Le second axe retenu par le CAS consiste à "développer en priorité des actions en direction de quatre publics cibles". Le premier d'entre eux est constitué par les personnes encore jamais parties en vacances. La note préconise de fixer "un objectif national ambitieux de premier départ", en invitant à mobiliser en ce sens les aides disponibles. Les jeunes constituent la seconde cible spécifique. Il conviendrait de faire en sorte qu'ils puissent partir au moins une fois au sein de l'Union européenne avant leurs vingt ans, en développant notamment les programmes européens Jeunesse en action et Sac ados. Vis-à-vis des personnes en situation de handicap, le CAS - tout en se félicitant de la montée en charge des labels Tourisme et handicap (depuis 2001) et Destination pour tous (depuis cette année) - préconise de "promouvoir et fluidifier le système d'échange de logements adaptés en labellisant les sites internet qui leur sont dédiés". Enfin, pour les aidants familiaux, le CAS recommande de garantir la possibilité d'un départ annuel en vacances comme modalité de l'exercice du droit au répit.

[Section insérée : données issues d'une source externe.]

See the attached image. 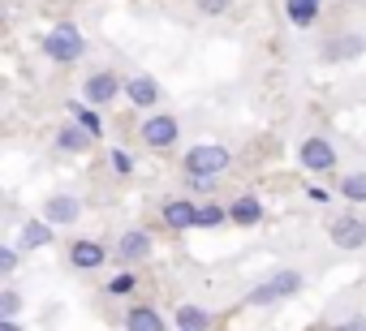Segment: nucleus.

Reste à savoir si ces propositions seront entendues par les pouvoirs publics. Comme le reconnaît le CAS, "le soutien au départ en vacances est souvent perçu comme accessoire dans les politiques sociales, alors que les bénéfices potentiels sont multiples (bien-être, parentalité, lutte contre l'isolement, insertion, etc.)". Mais, à tout le moins, "l'importance des moyens qui sont d'ores et déjà consacrés [à l'aide aux départs en vacances] invite à une mise en cohérence permettant d'atteindre des objectifs partagés plus ambitieux".